見出し画像

書評『真理・政治・道徳』 ー真理という語彙の重要性についてー


はじめに


 本書は、Cheryl Misak, Truth, Politics, Morality: Pragmatism and Deliberation, London and New York: Routledge(2000)の邦訳である。本書の翻訳者の一人である加藤隆文氏が既に邦訳している『プラグマティズムの歩き方ー21世紀のためのアメリカ哲学案内』およびそのもととなる”American Pragmatists”(2013)を以前読んだ中で、ミサックのローティ批判に違和感があった。ミサックはローティを手厳しく批判しているが、実際にローティの主張とどれほど距離が離れているのだろうか?本書『真理・政治・道徳』は、ミサックのプラグマティズムが政治理論として展開されており、ローティとの距離を測る意味もこめて大変興味深く読んだ。
 以下では、ミサックの主張とローティの主張の距離を測りながら、「真理」という語彙をわれわれはどのように考えるべきか?ということを考察していきたい。

ミサックにおける「真理」


 ミサックがこだわるのは、「真理」という語彙がわれわれにとって決定的に必要である、ということである。第一章では「対応としての真理」への批判を当然のものとしつつ、ローティが「真理」という語彙を重要視しないことを批判しているのであるが、ミサックによれば、「ローティの理論は、彼の意図とは裏腹に、行為の友ではなく無為の友である」(p27)。なぜなら、ローティの考えでは、シュミットのような相対主義者に対して、「単に歴史的に条件づけられた理由」(p28)以上のことをいうことができないからである。
 ミサックの考えでは、プラグマティズムにおける真理は「真なる信念とは、調査と討議をどこまで続けても、反発的な経験や議論によって覆されることがないであろう信念」(p82)として定式化される。真理に未来のある点で実際に到達可能というわけではない。しかし、真理という考えがわれわれの間に保持されていなければ、われわれは理由を交換することにより進められる探究に参加するインセンティブを失ってしまうのではないか。ミサックは、真理は「探究の統制的理想」(p165)として必要であると考える。
 「真理」という考えを保持することによって、われわれはシュミットの主張するような相対主義に対して批判を行うことができる。pという主張を行うことは、pが真であることを主張することであり、その主張に対する理由を与えなければいけない。われわれは正しい信念を持つことができると考える限り、探究者の一員である。探究者である限り、他者の経験を考慮し、議論を行うことができなければならない。

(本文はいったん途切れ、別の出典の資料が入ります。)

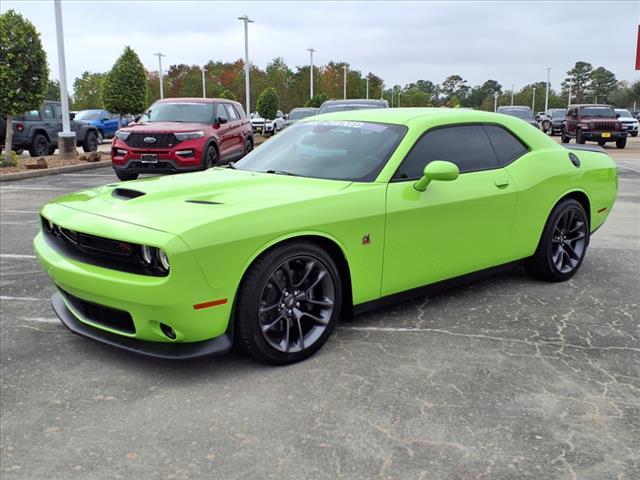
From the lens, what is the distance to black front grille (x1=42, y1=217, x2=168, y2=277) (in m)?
3.28

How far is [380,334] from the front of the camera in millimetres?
4133

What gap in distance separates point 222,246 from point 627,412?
2178 millimetres

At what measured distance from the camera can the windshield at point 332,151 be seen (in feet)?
13.7

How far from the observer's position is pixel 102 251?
135 inches

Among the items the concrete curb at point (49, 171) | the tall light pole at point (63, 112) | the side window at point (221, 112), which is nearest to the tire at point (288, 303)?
the side window at point (221, 112)

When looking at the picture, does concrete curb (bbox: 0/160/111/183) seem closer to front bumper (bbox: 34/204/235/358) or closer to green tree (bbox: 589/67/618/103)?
front bumper (bbox: 34/204/235/358)

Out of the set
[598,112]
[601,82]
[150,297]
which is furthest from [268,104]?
[601,82]

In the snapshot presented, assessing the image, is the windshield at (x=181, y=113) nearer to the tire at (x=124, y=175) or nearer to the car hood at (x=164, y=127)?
the car hood at (x=164, y=127)

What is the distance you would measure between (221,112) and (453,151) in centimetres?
1018

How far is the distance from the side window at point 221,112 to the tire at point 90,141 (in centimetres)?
910

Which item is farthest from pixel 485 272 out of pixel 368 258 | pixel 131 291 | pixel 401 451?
pixel 131 291

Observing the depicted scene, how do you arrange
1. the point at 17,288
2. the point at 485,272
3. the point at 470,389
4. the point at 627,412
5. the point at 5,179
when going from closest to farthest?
1. the point at 627,412
2. the point at 470,389
3. the point at 485,272
4. the point at 17,288
5. the point at 5,179

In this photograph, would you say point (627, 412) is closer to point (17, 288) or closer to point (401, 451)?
point (401, 451)

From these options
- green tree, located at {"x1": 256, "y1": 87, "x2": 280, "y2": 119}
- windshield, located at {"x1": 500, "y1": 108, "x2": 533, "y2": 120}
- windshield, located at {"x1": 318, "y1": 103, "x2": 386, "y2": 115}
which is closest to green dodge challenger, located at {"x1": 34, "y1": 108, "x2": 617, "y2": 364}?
windshield, located at {"x1": 318, "y1": 103, "x2": 386, "y2": 115}
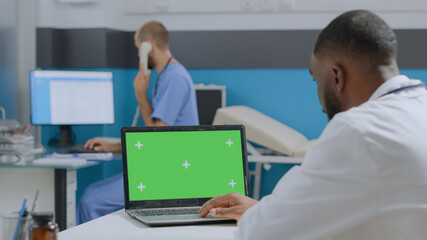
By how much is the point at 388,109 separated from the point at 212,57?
3.16 m

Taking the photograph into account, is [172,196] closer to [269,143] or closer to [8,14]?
[269,143]

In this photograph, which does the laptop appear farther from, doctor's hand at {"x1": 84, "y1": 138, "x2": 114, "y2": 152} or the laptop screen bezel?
doctor's hand at {"x1": 84, "y1": 138, "x2": 114, "y2": 152}

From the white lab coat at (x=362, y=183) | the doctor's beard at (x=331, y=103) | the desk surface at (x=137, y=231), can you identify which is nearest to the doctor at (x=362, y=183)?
the white lab coat at (x=362, y=183)

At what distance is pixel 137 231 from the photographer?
1556mm

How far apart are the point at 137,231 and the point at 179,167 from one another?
0.88 feet

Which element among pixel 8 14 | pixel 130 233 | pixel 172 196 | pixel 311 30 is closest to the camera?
pixel 130 233

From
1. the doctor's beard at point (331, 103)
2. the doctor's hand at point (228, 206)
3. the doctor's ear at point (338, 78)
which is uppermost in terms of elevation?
the doctor's ear at point (338, 78)

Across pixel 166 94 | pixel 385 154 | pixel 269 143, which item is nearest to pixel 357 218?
pixel 385 154

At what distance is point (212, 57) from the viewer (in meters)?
4.30

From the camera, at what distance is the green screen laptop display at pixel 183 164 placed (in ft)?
5.68

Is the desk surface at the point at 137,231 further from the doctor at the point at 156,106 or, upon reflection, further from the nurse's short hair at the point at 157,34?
the nurse's short hair at the point at 157,34

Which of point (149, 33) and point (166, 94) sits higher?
point (149, 33)

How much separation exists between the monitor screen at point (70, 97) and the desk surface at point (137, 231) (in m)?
2.03

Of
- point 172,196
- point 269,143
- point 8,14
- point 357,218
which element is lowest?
point 269,143
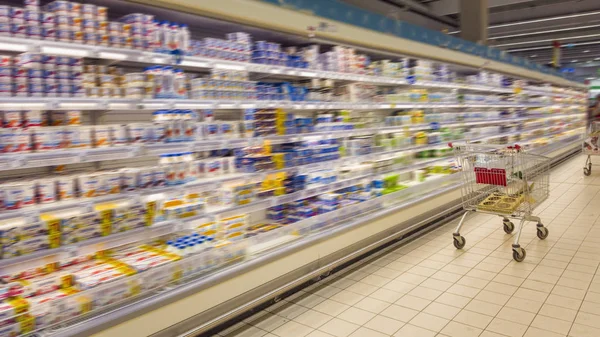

したがって、道徳には客観的基準がなく、あらゆる信念が等価であるというシュミットの主張は、他者の経験を考慮しなくても許容されることを主張している点で誤っている。
 ミサックによれば、われわれは道徳について1階の理由と2階の理由を持つことができる。1階の理由は「何らかの命題を指示ないし反対して提起される」(p176)ものであり、2階の理由は「真理と探究に関する認識論的な議論」(p176)である。実際の道徳的議論においては1階の理由が主に交わされるのであり、2階の理由が顔を出すのはシュミットのような、他者の経験を考慮しないことを主張する主張に対してである。1階の理由について、プラグマティズムが何か確定的なことが言えるわけではない。真理を擁護するというプラグマティズムの主張は、具体的な状況において確定的な答えを見出すことができる確実な指針を与えることができる、というものではない。ミサックにとって重要なのは、われわれは何が公正で何が不公正かについて有意味に語ることができるという2階の理由を擁護することであり、そのためには探究の統制的理想としての真理が必要であるということである。

ローティの「自文化中心主義」

 私には、ミサックによる執拗なローティ批判にもかかわらず、ミサックとローティの位置はそう遠く離れていないように思われる。
 ミサックのローティ批判の主要な点は、ローティはシュミットの相対主義に対して有効な反論手段を持ち合わせていない、ということである。しかし、この主張は誤っている。
 このことを理解するためには、ローティの「自文化中心主義」を検討する必要がある。ローティは、われわれの言語・自己・共同体の偶然性にもかかわらず、今われわれがいる歴史・文化的位置から離れて思考することができないということを「自文化中心主義」という語彙で表した。自文化中心主義、あるいはエスノセントリズムとは、まさに西洋中心主義的価値観に対する批判として用いられてきた語彙である。この語彙は、排外主義や他文化に対する偏見、自文化の優越意識を批判するためにしばしば用いられており、「自文化中心主義」を積極的に主張するのは何事か、という感想を一見して抱いてしまうが、ローティが排外主義的な価値観を擁護しているわけでは決してない。
 ローティの主張の要点は、われわれはわれわれが今持っている価値判断の総体からしか出発できないということであり、その内実は徹底した歴史主義かつホーリズムである。その立場はガダマーの解釈学とも近いと言えるだろう。われわれは、われわれの地平から抜け出すことはできない。ローティは言語・自己・共同体の偶然性を主張するが、だからと言ってあらゆる価値が等価であるとは考えない。さらに、ローティはミサックと同様に、デイヴィドソンの「寛容の原則」を支持する(『プラグマティズムの帰結』,邦訳pp103-138)。デイヴィドソンによれば、概念相対主義と、それに伴う「翻訳の不可能性」は問題にはなりえない。なぜなら、われわれがコミュニケーションを行うことができるためには、相手の信念を理解できていなければいけないからである。われわれは、われわれに共有されている価値規範にしたがって判断を行うことができる。

ミサックにおける循環


 しかし、ミサックはこの点においてローティに反対する。ローティは真理という語彙を重要視しないのであるから、少なくとも「ブルジョワ・リベラル」の文化において「他者の経験を考慮こと」あるいは「強制なき合意」という基準が議論において重要なルールとして受け入れられているとしても、同様の基準が他文化において受け入れられなければいけないことを説明できないのではないか。
 ミサックは、「真理」という概念があるからこそ、「強制なき合意」のルールは「ブルジョワ・リベラル」以外の全ての人々にとって受け入れられなければいけない、と考える。他者の経験を考慮すること、強制なき合意を希求することは「本当の信念」(p178)を得るための必要条件であり、文化に関係なく誰も否定することはできない。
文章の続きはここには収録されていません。